(Reading text begins)

Based on this post by Mike Hommey, I decided to setup my own Mercurial-aware ZSH prompt.
Here the revelant part of my .zshrc.
function precmd {
psvar=()
if [ ! -e `pwd`/.hg ]; then
PROMPT=$DEFAULT_PROMPT
return
else
# TODO: We need some way to know quickly if there are changes.
hg_tip=`hg tip --template 'hg_rev={rev};\nhg_branch={branches}'`
hg_status=`hg status -mardi`
eval $hg_tip
psvar[1]=$hg_rev
if [[ "$hg_branch" == "" ]]; then
psvar[2]=default
else
psvar[2]=$hg_branch
fi
if [[ "$hg_status" != "" ]]; then
psvar[3]="*"
else
psvar[3]="-"
fi
PROMPT="[r:%1v b:%2v s:%3v]%n@%m:%1d > "
fi
}
export DEFAULT_PROMPT="%n@%m:%~/ > "

(Reading text ends)
(Material provided begins)

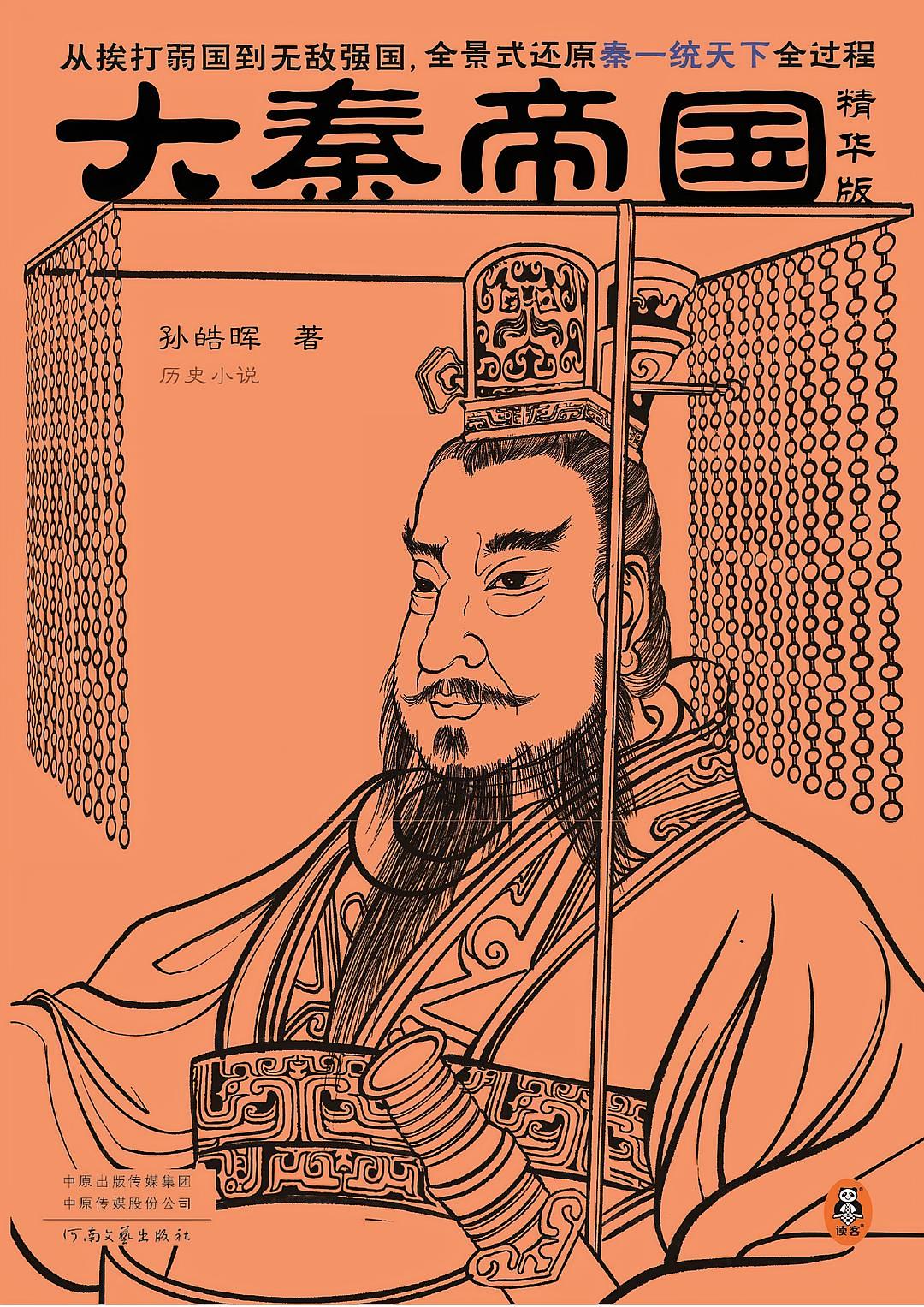 大秦帝国：精华版（全五册）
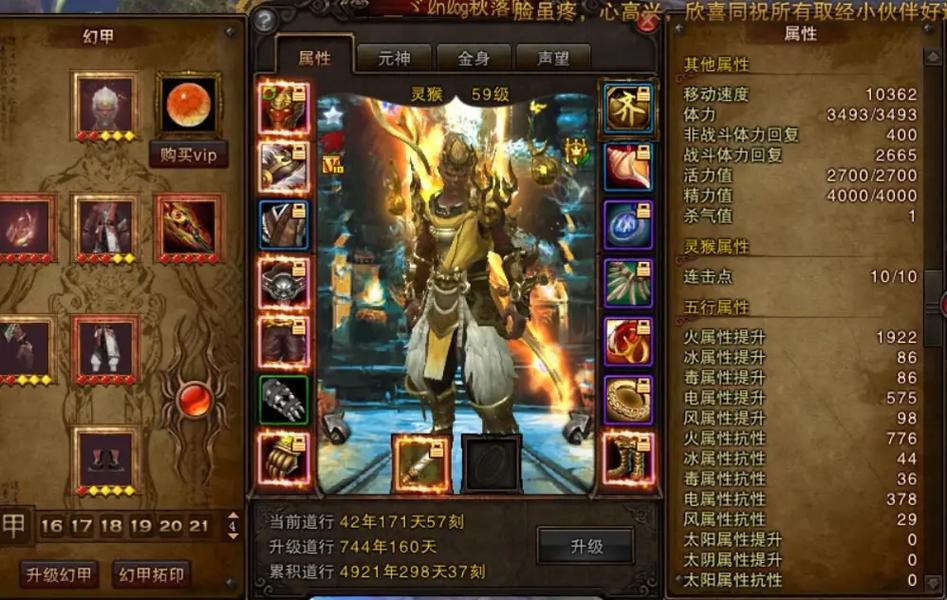 职业斗战神推荐角色_斗战神职业推荐_2021斗战神职业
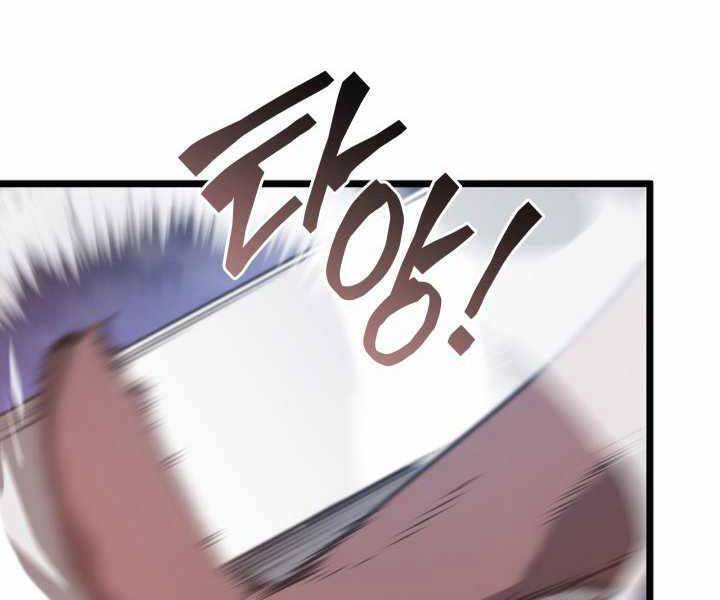 Sự Trở Lại Của Người Chơi Cấp Sss Chap 10 - Next Chap 11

(Material provided ends)

● **Required work**:
1 – Answer these questions about the Mercurial prompt text:
(a) Whose post led to the setup of this prompt?
(b) What value is given to psvar[2] when $hg_branch is empty?
(c) Which character goes into psvar[3] when $hg_status is not empty?
2 – Write the next part of the Mercurial prompt text, picking up after its final line.

● **Responses for each task**:
1 –
(a) Mike Hommey
(b) default
(c) *

2 –
export PROMPT=$DEFAULT_PROMPT
See the TODO for the problem I currently have with that. It is calling Mercurial twice. Mercurial is fast, but its still not a native program and it takes a noticable time to update the prompt. If I got all the informations in one call to hg I would be quite happy, but I feel I would need to hack some Python code and use the Mercurial classes.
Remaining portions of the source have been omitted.